Elon Musk is the man with a vision for a human mission to Mars, and on Tuesday he shared his plans at the International Astronautical Conference in Mexico, with a talk titled “Making Humans a Multiplanetary Species.”
On-stage, Musk said that there are two paths ahead of humanity: Either stay on Earth and succumb to extinction, or colonize other planets. Mars, he argued, is the best bet for success, considering its proximity to Earth and its similarities to humanity’s home planet.
Musk has long toyed with the idea of colonizing Mars. Under the banner of SpaceX, he’s previously promised to land an unmanned Dragon capsule on the planet by 2018 and send humans by 2024. For the journey, SpaceX has already built and successfully tested the Raptor rocket engine, a methane fuel-powered machine more powerful than any other rocket on Earth (and, we assume, Mars). Raptor rockets generate roughly 680,000 pounds of thrust, more than three times the amount generated by the Falcon 9.
Raptor engines will propel the Interplanetary Transport System, a ship capable of transporting 100 tons of cargo — that’s supplies or people — to Mars. The ITS will require 28,730,000 pounds of thrust at liftoff, suggesting it will take roughly 40 Raptor rocket engines to get off the ground. Once it’s refueled in orbit, the ITS will deploy two solar arrays that generate 200 kW of power and it will take off for Mars, humans and all.

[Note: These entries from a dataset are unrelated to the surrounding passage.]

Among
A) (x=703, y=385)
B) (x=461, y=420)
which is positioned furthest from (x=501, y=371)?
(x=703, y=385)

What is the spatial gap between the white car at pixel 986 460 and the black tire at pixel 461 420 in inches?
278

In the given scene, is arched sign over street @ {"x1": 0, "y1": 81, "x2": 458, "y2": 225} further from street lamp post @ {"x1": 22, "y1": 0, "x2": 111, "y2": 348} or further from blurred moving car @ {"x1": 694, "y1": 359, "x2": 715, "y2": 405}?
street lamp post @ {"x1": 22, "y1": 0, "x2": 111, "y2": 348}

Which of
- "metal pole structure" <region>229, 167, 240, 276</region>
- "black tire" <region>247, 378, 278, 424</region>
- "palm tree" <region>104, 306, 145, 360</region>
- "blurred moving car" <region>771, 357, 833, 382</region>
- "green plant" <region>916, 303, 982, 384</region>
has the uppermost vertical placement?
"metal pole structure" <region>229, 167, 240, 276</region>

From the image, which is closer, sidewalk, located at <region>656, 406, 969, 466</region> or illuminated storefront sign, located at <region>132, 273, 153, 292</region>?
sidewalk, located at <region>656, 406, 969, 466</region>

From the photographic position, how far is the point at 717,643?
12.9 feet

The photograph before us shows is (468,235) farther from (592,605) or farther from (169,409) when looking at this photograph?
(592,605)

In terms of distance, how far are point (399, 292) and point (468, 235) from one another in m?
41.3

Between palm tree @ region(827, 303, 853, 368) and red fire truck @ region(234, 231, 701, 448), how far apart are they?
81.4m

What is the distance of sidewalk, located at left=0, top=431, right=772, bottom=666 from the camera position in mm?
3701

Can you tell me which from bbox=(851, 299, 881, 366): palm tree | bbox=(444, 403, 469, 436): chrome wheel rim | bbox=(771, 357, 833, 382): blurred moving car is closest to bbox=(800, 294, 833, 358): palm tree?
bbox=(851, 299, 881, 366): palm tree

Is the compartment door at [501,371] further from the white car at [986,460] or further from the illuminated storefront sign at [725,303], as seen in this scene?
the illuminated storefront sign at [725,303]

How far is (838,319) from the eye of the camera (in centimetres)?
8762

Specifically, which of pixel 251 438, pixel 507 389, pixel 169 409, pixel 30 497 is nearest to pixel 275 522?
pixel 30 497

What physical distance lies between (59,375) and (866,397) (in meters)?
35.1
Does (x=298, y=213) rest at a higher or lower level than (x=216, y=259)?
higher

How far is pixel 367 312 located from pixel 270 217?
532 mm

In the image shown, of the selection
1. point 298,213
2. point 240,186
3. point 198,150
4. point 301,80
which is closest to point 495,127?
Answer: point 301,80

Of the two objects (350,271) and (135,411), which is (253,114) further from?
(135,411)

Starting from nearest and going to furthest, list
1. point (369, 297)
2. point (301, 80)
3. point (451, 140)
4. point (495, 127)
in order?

Musk estimated that, using traditional methods, it would cost $10 billion per person to travel to Mars, and he wants that figure to drop to roughly $200,000 per person. Eventually, the cost of a Mars move will be below $100,000, Musk said. A large part of lowering that cost is creating spaceships with reusable parts, Musk said. The ITS’ in-orbit refueling stage is crucial to SpaceX’s plans, since it lowers fuel expenditures at liftoff and features fully reusable boosters, tankers and ships. Each booster can be used 1,000 times; each tanker 100 times and each ship 12 times.
Initial trips will take about 100 people to Mars at a time, but Musk said he expected that number (and the size of each ship) to rise in due time. The ITS itself will be a welcoming, fun place, as Musk describes it, featuring zero-gravity rooms, movie areas, a cafeteria and other entertainment options. It’ll take just a few days of training to prepare for a trip to Mars, Musk said.
Once on Mars, humans will be able to produce the ITS’ methane-based propellant and send the ships back to Earth for re-use, Musk said. This not only lowers the cost of each trip, but it heads off a potential graveyard of spent ships on Mars.
“This is not what it might look like — this is what we plan to make it look like,” Musk said of the ITS explanation video published today.
SpaceX plans to launch a future Mars mission from the Kennedy Space Center. Musk revealed a timeline for SpaceX Mars missions that includes ship, booster and orbital testing beginning in 2018, and actual Mars flights by the end of 2022. The company still plans to send Dragon capsules to Mars beginning in 2018, with the goal of launching additional capsules at a regular cadence, like trains leaving a station.
Musk didn’t directly answer how SpaceX plans to pay for its Mars missions, but he said it will be “a huge public-private partnership.” There are public and private organizations interested in funding the mission, Musk said.
“Right now we’re trying to make as much progress as we can with the resources we have available,” Musk said.
SpaceX and NASA have a longstanding relationship — SpaceX rockets regularly resupply the International Space Station and NASA is generally supportive of the company’s commercial space flight initiatives. However, NASA has its own plans to put humans on Mars, with the #JourneyToMars. That initiative sees humans landing on an asteroid by 2025 and finally touching down on Mars itself in the 2030s. Though Musk didn’t get into specifics, a tweet reveals that there’s definitely some kind of deal going down between NASA and SpaceX.
SpaceX doesn’t only need to explain how it will send humans across the solar system; it also needs to reassure the public that spaceflight is safe. On September 1st, a SpaceX Falcon 9 Heavy rocket exploded on the launch pad at Cape Canaveral and the company still isn’t certain what caused the fireball. No one was injured, but the blast destroyed a Facebook satellite.
During a Q&A session after his presentation, Musk answered a question from The Verge about deep-space radiation concerns during the trip to Mars. Musk said there was probably a small increase in passengers’ chances of developing cancer, but it wasn’t something he was concerned about.
SpaceX and NASA are clear leaders in the Mars-colonization market, though other companies are attempting to make the journey as well. Mars One, a one-way Mars mission that will also act as an interplanetary reality show, is still quietly chugging along, but its founders have yet to appropriately address critical questions about the program’s viability.